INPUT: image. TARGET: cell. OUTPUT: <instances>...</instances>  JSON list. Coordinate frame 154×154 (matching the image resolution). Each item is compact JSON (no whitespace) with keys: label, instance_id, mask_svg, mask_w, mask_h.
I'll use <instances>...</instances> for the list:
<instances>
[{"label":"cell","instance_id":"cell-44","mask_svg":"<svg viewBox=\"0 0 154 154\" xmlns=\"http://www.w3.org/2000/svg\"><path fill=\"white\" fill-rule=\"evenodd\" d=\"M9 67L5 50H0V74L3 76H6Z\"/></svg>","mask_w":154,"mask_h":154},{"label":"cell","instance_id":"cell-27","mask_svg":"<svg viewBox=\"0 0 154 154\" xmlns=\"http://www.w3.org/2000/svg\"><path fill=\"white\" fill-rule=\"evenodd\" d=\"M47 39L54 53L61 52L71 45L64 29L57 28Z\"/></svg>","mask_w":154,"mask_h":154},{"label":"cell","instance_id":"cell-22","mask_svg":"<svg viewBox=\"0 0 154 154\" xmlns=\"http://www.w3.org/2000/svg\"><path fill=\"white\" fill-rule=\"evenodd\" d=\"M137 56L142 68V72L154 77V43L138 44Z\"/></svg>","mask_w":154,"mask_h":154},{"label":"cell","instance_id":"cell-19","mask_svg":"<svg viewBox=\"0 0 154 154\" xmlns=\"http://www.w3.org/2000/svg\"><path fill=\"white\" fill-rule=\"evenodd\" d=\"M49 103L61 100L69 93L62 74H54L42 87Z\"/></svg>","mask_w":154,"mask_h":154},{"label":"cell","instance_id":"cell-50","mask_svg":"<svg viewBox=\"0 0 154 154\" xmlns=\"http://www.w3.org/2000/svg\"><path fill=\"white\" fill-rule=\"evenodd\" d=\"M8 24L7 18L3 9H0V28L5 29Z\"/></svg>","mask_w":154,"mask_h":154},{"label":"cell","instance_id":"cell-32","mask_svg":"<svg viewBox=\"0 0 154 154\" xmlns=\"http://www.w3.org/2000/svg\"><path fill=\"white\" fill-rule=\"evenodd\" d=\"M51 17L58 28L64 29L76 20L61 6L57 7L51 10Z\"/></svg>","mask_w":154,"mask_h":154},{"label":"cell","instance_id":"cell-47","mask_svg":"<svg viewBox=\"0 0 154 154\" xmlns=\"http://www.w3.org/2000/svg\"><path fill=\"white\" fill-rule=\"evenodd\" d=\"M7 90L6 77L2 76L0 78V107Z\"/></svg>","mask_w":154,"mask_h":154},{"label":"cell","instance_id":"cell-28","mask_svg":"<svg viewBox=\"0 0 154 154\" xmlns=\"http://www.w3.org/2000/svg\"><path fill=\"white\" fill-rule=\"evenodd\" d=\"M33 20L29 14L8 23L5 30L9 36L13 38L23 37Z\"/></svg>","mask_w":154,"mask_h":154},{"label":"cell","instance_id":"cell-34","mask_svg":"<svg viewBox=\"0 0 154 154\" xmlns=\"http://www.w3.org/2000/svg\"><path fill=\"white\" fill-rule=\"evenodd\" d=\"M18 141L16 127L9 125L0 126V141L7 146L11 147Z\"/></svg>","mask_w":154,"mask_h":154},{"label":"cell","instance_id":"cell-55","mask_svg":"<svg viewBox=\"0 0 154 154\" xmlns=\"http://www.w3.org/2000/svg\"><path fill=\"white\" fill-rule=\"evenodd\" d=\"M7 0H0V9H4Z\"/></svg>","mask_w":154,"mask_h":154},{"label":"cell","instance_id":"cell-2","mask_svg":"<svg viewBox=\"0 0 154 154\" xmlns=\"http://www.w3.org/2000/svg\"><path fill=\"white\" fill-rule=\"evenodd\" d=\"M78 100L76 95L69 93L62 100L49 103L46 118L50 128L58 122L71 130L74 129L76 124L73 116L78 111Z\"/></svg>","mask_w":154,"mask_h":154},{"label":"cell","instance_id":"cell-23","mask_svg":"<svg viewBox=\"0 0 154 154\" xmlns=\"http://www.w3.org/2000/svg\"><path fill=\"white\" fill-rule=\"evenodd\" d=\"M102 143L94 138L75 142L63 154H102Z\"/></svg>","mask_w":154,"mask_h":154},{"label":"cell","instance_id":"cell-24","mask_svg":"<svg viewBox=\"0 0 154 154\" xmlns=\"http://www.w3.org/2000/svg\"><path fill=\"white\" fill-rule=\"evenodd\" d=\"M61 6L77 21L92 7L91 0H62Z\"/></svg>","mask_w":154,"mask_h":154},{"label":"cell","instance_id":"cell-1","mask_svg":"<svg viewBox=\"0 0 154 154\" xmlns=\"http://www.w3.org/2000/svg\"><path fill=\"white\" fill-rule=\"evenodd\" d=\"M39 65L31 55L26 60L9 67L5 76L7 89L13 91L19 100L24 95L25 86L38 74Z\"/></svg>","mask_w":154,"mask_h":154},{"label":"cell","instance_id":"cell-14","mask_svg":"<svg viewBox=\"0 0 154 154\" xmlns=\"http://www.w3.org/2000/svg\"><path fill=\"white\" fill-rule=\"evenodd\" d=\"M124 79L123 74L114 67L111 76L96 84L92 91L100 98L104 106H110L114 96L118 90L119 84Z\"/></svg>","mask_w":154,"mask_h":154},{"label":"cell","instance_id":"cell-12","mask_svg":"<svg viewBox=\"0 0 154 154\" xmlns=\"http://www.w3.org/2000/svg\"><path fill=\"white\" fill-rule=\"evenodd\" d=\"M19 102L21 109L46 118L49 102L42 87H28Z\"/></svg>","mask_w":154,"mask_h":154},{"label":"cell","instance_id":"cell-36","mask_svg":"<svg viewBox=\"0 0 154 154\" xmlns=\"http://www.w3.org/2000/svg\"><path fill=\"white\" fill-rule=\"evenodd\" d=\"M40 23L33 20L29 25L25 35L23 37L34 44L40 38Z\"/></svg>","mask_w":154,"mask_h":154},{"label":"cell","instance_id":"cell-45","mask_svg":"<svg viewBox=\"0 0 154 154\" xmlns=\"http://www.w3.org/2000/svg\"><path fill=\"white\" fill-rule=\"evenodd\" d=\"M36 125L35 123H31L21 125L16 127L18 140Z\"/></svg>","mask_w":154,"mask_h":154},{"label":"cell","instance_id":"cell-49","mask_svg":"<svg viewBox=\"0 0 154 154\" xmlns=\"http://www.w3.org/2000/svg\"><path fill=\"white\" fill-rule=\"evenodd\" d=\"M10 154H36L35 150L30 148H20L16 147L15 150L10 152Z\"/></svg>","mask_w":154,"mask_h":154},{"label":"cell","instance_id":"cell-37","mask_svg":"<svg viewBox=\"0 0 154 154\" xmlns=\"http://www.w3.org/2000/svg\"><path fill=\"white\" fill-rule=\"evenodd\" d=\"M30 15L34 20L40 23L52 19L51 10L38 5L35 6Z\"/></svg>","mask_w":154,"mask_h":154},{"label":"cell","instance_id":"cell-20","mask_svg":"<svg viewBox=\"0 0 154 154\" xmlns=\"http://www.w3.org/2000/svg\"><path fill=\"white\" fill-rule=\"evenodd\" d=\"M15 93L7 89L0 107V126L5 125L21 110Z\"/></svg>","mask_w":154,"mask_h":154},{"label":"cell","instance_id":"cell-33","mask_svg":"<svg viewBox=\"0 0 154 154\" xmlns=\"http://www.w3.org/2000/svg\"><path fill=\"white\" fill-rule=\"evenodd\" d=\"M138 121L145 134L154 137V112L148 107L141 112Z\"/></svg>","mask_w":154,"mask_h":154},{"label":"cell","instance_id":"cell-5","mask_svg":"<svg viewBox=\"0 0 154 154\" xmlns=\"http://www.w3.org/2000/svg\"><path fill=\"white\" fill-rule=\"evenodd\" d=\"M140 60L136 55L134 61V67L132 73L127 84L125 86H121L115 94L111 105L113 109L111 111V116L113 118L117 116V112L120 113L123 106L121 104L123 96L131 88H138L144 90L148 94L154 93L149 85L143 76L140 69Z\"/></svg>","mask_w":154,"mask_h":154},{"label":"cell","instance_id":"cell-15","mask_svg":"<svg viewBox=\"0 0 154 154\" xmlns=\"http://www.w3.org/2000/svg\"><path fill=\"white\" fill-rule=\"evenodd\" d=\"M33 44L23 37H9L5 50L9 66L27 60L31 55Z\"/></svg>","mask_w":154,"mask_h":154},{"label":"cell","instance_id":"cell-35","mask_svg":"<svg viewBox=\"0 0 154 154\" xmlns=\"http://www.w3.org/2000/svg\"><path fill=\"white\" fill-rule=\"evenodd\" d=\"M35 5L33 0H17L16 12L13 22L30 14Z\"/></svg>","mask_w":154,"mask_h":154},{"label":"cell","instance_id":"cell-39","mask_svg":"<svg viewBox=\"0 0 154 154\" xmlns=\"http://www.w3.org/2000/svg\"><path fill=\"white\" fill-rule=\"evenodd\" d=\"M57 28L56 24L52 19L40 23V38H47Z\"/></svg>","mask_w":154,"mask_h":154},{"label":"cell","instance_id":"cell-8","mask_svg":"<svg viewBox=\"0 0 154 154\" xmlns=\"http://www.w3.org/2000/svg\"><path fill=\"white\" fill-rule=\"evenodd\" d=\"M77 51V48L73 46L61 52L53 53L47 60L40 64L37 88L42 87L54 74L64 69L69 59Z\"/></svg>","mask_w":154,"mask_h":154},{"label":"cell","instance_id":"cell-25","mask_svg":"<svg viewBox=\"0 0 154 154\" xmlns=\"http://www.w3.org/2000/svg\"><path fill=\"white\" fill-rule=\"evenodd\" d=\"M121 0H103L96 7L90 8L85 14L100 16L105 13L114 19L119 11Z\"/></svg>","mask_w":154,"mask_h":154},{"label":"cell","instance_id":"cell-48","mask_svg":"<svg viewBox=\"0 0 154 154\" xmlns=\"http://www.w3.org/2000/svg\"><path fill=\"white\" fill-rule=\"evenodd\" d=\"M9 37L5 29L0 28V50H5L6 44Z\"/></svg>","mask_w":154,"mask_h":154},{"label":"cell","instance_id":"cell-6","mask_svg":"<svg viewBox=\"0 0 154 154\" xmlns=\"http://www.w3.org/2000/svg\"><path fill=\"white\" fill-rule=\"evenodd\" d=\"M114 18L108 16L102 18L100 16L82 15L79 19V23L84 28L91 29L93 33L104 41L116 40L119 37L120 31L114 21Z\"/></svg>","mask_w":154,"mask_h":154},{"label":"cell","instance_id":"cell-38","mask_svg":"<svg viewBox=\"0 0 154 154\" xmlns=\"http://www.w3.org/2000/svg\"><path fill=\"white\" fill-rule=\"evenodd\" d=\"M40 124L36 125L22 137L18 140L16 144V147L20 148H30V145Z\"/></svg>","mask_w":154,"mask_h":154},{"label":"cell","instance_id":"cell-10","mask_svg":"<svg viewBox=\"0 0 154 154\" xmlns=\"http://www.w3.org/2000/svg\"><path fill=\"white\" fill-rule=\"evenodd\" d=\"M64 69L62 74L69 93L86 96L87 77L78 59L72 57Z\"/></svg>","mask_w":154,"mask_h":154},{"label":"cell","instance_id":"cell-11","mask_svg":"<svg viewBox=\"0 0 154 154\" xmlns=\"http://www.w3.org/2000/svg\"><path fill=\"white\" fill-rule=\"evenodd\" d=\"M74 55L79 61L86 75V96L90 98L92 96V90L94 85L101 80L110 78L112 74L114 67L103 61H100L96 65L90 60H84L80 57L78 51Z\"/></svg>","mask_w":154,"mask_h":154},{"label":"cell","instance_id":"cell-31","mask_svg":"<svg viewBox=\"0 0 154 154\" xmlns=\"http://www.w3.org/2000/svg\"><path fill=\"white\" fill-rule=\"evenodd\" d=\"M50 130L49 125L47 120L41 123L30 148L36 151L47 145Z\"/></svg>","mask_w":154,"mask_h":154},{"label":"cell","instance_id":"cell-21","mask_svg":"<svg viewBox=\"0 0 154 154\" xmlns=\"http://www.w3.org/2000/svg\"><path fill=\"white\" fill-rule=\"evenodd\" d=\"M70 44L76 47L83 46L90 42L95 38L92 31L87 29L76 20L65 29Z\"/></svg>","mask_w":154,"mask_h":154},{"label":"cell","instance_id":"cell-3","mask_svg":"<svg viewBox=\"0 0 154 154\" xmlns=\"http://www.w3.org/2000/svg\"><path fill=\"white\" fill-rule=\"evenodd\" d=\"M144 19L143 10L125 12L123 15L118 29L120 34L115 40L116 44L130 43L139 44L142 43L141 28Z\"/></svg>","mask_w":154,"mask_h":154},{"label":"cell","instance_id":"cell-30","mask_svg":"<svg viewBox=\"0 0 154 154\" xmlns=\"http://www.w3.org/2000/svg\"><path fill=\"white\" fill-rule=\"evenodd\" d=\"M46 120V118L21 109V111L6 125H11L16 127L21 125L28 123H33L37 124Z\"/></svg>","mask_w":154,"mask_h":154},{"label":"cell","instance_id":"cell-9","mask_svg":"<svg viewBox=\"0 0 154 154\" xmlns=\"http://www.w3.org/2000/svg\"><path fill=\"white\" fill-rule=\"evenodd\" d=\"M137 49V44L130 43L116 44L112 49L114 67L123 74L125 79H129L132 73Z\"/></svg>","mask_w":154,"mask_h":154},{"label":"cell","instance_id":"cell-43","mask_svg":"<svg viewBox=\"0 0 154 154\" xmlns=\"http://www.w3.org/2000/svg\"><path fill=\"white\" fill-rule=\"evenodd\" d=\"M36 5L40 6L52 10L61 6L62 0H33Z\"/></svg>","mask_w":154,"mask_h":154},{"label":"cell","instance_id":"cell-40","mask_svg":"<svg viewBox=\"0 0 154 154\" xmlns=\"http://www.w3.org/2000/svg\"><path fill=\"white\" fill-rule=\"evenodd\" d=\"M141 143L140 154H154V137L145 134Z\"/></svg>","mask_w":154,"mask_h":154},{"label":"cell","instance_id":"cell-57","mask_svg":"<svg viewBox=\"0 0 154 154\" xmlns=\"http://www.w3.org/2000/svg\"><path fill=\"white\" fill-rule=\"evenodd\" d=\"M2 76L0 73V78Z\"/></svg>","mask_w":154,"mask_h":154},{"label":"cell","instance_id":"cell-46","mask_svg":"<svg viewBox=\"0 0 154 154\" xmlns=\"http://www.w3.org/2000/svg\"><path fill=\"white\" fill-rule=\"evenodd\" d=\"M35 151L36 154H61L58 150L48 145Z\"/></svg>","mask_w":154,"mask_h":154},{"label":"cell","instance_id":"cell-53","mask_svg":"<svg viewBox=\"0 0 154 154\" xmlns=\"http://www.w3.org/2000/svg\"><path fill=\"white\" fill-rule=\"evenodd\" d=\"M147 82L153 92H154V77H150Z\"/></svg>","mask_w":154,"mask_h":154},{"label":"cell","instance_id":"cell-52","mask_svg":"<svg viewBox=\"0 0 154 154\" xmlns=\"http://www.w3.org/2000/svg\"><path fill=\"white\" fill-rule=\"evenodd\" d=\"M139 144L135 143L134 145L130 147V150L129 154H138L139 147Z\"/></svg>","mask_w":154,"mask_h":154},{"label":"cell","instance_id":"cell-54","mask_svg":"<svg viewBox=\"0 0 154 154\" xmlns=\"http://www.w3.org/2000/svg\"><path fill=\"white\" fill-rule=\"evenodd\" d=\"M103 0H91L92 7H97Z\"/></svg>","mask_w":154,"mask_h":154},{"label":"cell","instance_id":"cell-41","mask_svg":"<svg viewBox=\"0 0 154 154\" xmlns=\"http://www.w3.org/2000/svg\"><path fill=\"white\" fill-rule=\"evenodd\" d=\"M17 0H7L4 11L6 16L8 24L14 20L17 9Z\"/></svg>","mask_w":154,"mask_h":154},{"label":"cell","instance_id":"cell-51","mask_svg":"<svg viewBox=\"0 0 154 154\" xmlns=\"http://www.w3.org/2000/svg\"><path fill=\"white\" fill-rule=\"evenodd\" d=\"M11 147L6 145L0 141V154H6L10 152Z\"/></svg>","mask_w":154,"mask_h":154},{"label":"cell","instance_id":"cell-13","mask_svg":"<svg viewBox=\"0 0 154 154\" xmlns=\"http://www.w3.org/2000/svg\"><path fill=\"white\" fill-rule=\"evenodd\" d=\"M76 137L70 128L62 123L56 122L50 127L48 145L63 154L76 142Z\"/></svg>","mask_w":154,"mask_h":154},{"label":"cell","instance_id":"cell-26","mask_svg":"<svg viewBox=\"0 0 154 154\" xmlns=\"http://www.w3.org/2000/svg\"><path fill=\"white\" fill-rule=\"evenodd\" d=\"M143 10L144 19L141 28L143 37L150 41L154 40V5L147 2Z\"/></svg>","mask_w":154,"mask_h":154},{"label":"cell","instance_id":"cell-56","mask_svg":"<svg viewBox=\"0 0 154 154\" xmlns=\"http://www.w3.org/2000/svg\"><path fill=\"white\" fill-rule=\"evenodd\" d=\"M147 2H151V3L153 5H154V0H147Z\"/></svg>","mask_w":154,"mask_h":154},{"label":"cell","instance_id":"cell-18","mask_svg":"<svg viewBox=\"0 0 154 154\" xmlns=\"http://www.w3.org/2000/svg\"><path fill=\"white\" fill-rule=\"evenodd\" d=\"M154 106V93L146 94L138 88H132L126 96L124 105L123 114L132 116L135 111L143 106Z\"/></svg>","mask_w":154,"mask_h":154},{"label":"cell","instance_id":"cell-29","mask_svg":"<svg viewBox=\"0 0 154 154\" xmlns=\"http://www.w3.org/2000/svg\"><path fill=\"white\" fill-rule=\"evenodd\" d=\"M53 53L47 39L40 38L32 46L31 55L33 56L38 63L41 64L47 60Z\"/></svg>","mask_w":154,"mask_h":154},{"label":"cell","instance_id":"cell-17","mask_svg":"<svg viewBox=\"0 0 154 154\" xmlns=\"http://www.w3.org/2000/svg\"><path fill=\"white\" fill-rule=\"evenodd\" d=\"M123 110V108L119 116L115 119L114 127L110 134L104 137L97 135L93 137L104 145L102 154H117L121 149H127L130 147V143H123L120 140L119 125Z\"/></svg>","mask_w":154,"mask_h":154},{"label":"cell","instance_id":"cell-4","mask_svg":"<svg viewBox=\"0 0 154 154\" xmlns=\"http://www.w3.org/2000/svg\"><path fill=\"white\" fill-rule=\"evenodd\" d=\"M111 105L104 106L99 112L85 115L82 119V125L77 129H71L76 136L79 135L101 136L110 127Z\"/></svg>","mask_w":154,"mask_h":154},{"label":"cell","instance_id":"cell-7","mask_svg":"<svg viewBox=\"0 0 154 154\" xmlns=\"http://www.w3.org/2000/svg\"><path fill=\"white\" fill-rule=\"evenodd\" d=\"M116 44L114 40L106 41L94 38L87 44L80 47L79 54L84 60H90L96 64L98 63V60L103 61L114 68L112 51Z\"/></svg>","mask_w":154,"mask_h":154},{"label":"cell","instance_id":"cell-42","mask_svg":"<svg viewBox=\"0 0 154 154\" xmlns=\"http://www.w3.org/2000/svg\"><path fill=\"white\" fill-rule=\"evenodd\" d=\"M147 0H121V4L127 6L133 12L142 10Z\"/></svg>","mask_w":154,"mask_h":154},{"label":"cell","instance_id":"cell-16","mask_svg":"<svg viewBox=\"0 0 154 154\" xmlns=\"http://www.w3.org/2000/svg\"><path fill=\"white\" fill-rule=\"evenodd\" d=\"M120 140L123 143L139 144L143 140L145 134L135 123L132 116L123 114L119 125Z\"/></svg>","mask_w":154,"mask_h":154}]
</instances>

§ §

Please locate each line in the rows above that contains the string "list", and copy those lines.

INPUT: image. TARGET: cell. OUTPUT: <instances>...</instances>  JSON list. Coordinate frame 154×154 (matching the image resolution). Each item is compact JSON (no whitespace) with keys: label, instance_id, mask_svg, mask_w, mask_h.
I'll use <instances>...</instances> for the list:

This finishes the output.